Un pacte d’assassins qui a laissé des traces
Il y a juste un siècle, Lénine prend le pouvoir à Moscou. En 1922, Mussolini prend le pouvoir en Italie et, onze ans plus tard, c’est au tour de Hitler de faire main basse sur l’Allemagne. Les communistes et les fascistes ont un point commun, autour duquel ils se déchireront et s’allieront tour à tour : la haine du bourgeois.
Chez les nazis, le juif symbolise la bourgeoisie : les arts et les lettres, le commerce et les échanges internationaux, le métissage, la dégénérescence de la race blanche. Cette vision des choses – qu’ils partageaient avec d’autres mots, parce que leurs idéologies partaient de points de vue différents – n’a nullement gêné Staline pour signer deux pactes avec Hitler, réunis sous le nom de Pacte germano-soviétique, pudiquement rapporté au singulier.
Ce pacte d’assassins, cette trahison fondatrice a laissé des traces. En brisant un tabou, elle a inauguré la secrète mais vivace compatibilité entre fascistes et communistes, officiellement ennemis irréconciliables et officieusement se nourrissant les uns des autres.
La défaite des nazis en 1945, puis l’effondrement du communisme avec celui du mur de Berlin en 1989 n’ont pas laissé sans descendance cette hybridation historique du pire du fascisme avec le pire du communisme. L’héritage en est la très protéiforme idéologie rouge brun, dont le talent pour le mensonge et la dissimulation lui vaut aujourd’hui d’être banale, voire à la mode sous sa forme « contestatrice radicale du système ». La démocratie parlementaire étant, tout le monde le devine, la nouvelle bête immonde qui se cache sous le nom de « système ».
Les chiffons rouge… brun
Bernard-Henri Lévy cumule les deux chiffons rouges qui excitent le plus le justicier rouge brun qui, parfois, ignore qu’il l’est, puisque l’inculture branchée permet à des individus d’être quelque chose dont ils ne connaissent ni l’histoire, ni même, parfois l’existence.

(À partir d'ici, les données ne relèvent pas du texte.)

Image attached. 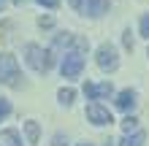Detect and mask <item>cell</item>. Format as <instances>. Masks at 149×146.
I'll return each mask as SVG.
<instances>
[{"mask_svg": "<svg viewBox=\"0 0 149 146\" xmlns=\"http://www.w3.org/2000/svg\"><path fill=\"white\" fill-rule=\"evenodd\" d=\"M138 130V119L133 114H125V119H122V133H133Z\"/></svg>", "mask_w": 149, "mask_h": 146, "instance_id": "4fadbf2b", "label": "cell"}, {"mask_svg": "<svg viewBox=\"0 0 149 146\" xmlns=\"http://www.w3.org/2000/svg\"><path fill=\"white\" fill-rule=\"evenodd\" d=\"M144 143H146V133H144V130L125 133V135L117 141V146H144Z\"/></svg>", "mask_w": 149, "mask_h": 146, "instance_id": "8fae6325", "label": "cell"}, {"mask_svg": "<svg viewBox=\"0 0 149 146\" xmlns=\"http://www.w3.org/2000/svg\"><path fill=\"white\" fill-rule=\"evenodd\" d=\"M11 111H14L11 100H8V98H0V122H6V119L11 116Z\"/></svg>", "mask_w": 149, "mask_h": 146, "instance_id": "5bb4252c", "label": "cell"}, {"mask_svg": "<svg viewBox=\"0 0 149 146\" xmlns=\"http://www.w3.org/2000/svg\"><path fill=\"white\" fill-rule=\"evenodd\" d=\"M114 95V84L111 81H84V98L92 103L109 100Z\"/></svg>", "mask_w": 149, "mask_h": 146, "instance_id": "8992f818", "label": "cell"}, {"mask_svg": "<svg viewBox=\"0 0 149 146\" xmlns=\"http://www.w3.org/2000/svg\"><path fill=\"white\" fill-rule=\"evenodd\" d=\"M0 84L14 87V89L22 87V71L11 51H0Z\"/></svg>", "mask_w": 149, "mask_h": 146, "instance_id": "3957f363", "label": "cell"}, {"mask_svg": "<svg viewBox=\"0 0 149 146\" xmlns=\"http://www.w3.org/2000/svg\"><path fill=\"white\" fill-rule=\"evenodd\" d=\"M84 65H87V51H81V49H71V51H65L60 57V73H63L65 81L81 79Z\"/></svg>", "mask_w": 149, "mask_h": 146, "instance_id": "7a4b0ae2", "label": "cell"}, {"mask_svg": "<svg viewBox=\"0 0 149 146\" xmlns=\"http://www.w3.org/2000/svg\"><path fill=\"white\" fill-rule=\"evenodd\" d=\"M109 8H111L109 0H87V11H84V16H92V19H98V16L109 14Z\"/></svg>", "mask_w": 149, "mask_h": 146, "instance_id": "9c48e42d", "label": "cell"}, {"mask_svg": "<svg viewBox=\"0 0 149 146\" xmlns=\"http://www.w3.org/2000/svg\"><path fill=\"white\" fill-rule=\"evenodd\" d=\"M84 116L87 122L95 125V127H106V125H114V114L103 106V103H90V106L84 108Z\"/></svg>", "mask_w": 149, "mask_h": 146, "instance_id": "5b68a950", "label": "cell"}, {"mask_svg": "<svg viewBox=\"0 0 149 146\" xmlns=\"http://www.w3.org/2000/svg\"><path fill=\"white\" fill-rule=\"evenodd\" d=\"M36 3L41 8H49V11H54V8H60V0H36Z\"/></svg>", "mask_w": 149, "mask_h": 146, "instance_id": "d6986e66", "label": "cell"}, {"mask_svg": "<svg viewBox=\"0 0 149 146\" xmlns=\"http://www.w3.org/2000/svg\"><path fill=\"white\" fill-rule=\"evenodd\" d=\"M68 3H71V8H73L76 14L84 16V11H87V0H68Z\"/></svg>", "mask_w": 149, "mask_h": 146, "instance_id": "e0dca14e", "label": "cell"}, {"mask_svg": "<svg viewBox=\"0 0 149 146\" xmlns=\"http://www.w3.org/2000/svg\"><path fill=\"white\" fill-rule=\"evenodd\" d=\"M73 100H76V89L73 87H60L57 89V103H60V106H73Z\"/></svg>", "mask_w": 149, "mask_h": 146, "instance_id": "7c38bea8", "label": "cell"}, {"mask_svg": "<svg viewBox=\"0 0 149 146\" xmlns=\"http://www.w3.org/2000/svg\"><path fill=\"white\" fill-rule=\"evenodd\" d=\"M38 27H43V30L54 27V19H52V16H41V19H38Z\"/></svg>", "mask_w": 149, "mask_h": 146, "instance_id": "ffe728a7", "label": "cell"}, {"mask_svg": "<svg viewBox=\"0 0 149 146\" xmlns=\"http://www.w3.org/2000/svg\"><path fill=\"white\" fill-rule=\"evenodd\" d=\"M3 6H6V0H0V11H3Z\"/></svg>", "mask_w": 149, "mask_h": 146, "instance_id": "603a6c76", "label": "cell"}, {"mask_svg": "<svg viewBox=\"0 0 149 146\" xmlns=\"http://www.w3.org/2000/svg\"><path fill=\"white\" fill-rule=\"evenodd\" d=\"M103 146H117V141H111V138H109V141H103Z\"/></svg>", "mask_w": 149, "mask_h": 146, "instance_id": "44dd1931", "label": "cell"}, {"mask_svg": "<svg viewBox=\"0 0 149 146\" xmlns=\"http://www.w3.org/2000/svg\"><path fill=\"white\" fill-rule=\"evenodd\" d=\"M138 33H141V38L149 41V14L141 16V22H138Z\"/></svg>", "mask_w": 149, "mask_h": 146, "instance_id": "9a60e30c", "label": "cell"}, {"mask_svg": "<svg viewBox=\"0 0 149 146\" xmlns=\"http://www.w3.org/2000/svg\"><path fill=\"white\" fill-rule=\"evenodd\" d=\"M22 133H24V141H27V143H38L41 141V122H36V119H24V122H22Z\"/></svg>", "mask_w": 149, "mask_h": 146, "instance_id": "ba28073f", "label": "cell"}, {"mask_svg": "<svg viewBox=\"0 0 149 146\" xmlns=\"http://www.w3.org/2000/svg\"><path fill=\"white\" fill-rule=\"evenodd\" d=\"M122 46H125L127 51H133V33H130V30H125V33H122Z\"/></svg>", "mask_w": 149, "mask_h": 146, "instance_id": "2e32d148", "label": "cell"}, {"mask_svg": "<svg viewBox=\"0 0 149 146\" xmlns=\"http://www.w3.org/2000/svg\"><path fill=\"white\" fill-rule=\"evenodd\" d=\"M79 146H92V143H79Z\"/></svg>", "mask_w": 149, "mask_h": 146, "instance_id": "cb8c5ba5", "label": "cell"}, {"mask_svg": "<svg viewBox=\"0 0 149 146\" xmlns=\"http://www.w3.org/2000/svg\"><path fill=\"white\" fill-rule=\"evenodd\" d=\"M95 62H98V68L103 73H114L119 68V51L114 44H109V41H103V44L98 46V51H95Z\"/></svg>", "mask_w": 149, "mask_h": 146, "instance_id": "277c9868", "label": "cell"}, {"mask_svg": "<svg viewBox=\"0 0 149 146\" xmlns=\"http://www.w3.org/2000/svg\"><path fill=\"white\" fill-rule=\"evenodd\" d=\"M24 62H27V68L36 71V73H49L52 65L57 62V57L52 54L49 49L38 46V44H27L24 46Z\"/></svg>", "mask_w": 149, "mask_h": 146, "instance_id": "6da1fadb", "label": "cell"}, {"mask_svg": "<svg viewBox=\"0 0 149 146\" xmlns=\"http://www.w3.org/2000/svg\"><path fill=\"white\" fill-rule=\"evenodd\" d=\"M114 106H117L122 114H133L136 106H138V92L136 89H119L117 95H114Z\"/></svg>", "mask_w": 149, "mask_h": 146, "instance_id": "52a82bcc", "label": "cell"}, {"mask_svg": "<svg viewBox=\"0 0 149 146\" xmlns=\"http://www.w3.org/2000/svg\"><path fill=\"white\" fill-rule=\"evenodd\" d=\"M52 146H68V135L65 133H54L52 135Z\"/></svg>", "mask_w": 149, "mask_h": 146, "instance_id": "ac0fdd59", "label": "cell"}, {"mask_svg": "<svg viewBox=\"0 0 149 146\" xmlns=\"http://www.w3.org/2000/svg\"><path fill=\"white\" fill-rule=\"evenodd\" d=\"M11 3H14V6H22V3H24V0H11Z\"/></svg>", "mask_w": 149, "mask_h": 146, "instance_id": "7402d4cb", "label": "cell"}, {"mask_svg": "<svg viewBox=\"0 0 149 146\" xmlns=\"http://www.w3.org/2000/svg\"><path fill=\"white\" fill-rule=\"evenodd\" d=\"M146 57H149V49H146Z\"/></svg>", "mask_w": 149, "mask_h": 146, "instance_id": "d4e9b609", "label": "cell"}, {"mask_svg": "<svg viewBox=\"0 0 149 146\" xmlns=\"http://www.w3.org/2000/svg\"><path fill=\"white\" fill-rule=\"evenodd\" d=\"M0 146H22V133L16 127H3L0 130Z\"/></svg>", "mask_w": 149, "mask_h": 146, "instance_id": "30bf717a", "label": "cell"}]
</instances>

Bernard-Henri Lévy est juif, premier chiffon rouge avec lequel, si l’on était naïf, on laisserait s’exciter quelques nostalgiques du nazisme. Plus personne aujourd’hui n’est antisémite. Ça ne se fait plus. La récente qualification judiciaire du meurtre de Sarah Halimi le prouve brillamment.
Deuxième chiffon rouge, Bernard-Henri Lévy est un bourgeois fortuné. Et voilà qu’aux insultes des antisémites avérés, viennent s’ajouter celles des antisionistes de gauche. BHL incarne parfaitement ce qu’ont haï les deux grandes idéologies du XXe siècle. Et sans cesse, le pacte monstrueux des deux assassins fondateurs se renouvelle en mutant, et sans cesse, il est reparaphé par cette double signature.
Il ne s’agit pas de critiquer Bernard-Henri Lévy, il faut le détruire. Il ne s’agit pas d’un débat démocratique, mais d’une opération de nettoyage. Il ne faut pas discuter ses idées, il faut le salir. En livrant au public une compilation de tout ce qu’ils jugent haïssable chez lui, nos nouveaux justiciers désirent l’exclure de l’humanité dont ils sont, eux, les dignes représentants. C’est une gauche radicale et morale qui défend la veuve, l’orphelin et l’antisémite.
Bien que je ne me fasse guère d’illusions, comme je voudrais que ma voix porte ! Comme je voudrais alerter mes semblables, naïfs, distraits ou ingénus, sur la gravité du symptôme. Cette haine, qui, dans un pays cultivé, peut se cristalliser publiquement et sans avoir l’air de choquer grand monde sur la personne de Bernard-Henri Lévy devrait réveiller notre vigilance critique. Faute de quoi, la liberté d’expression ne servira bientôt plus qu’à publier des listes de traîtres et de coupables.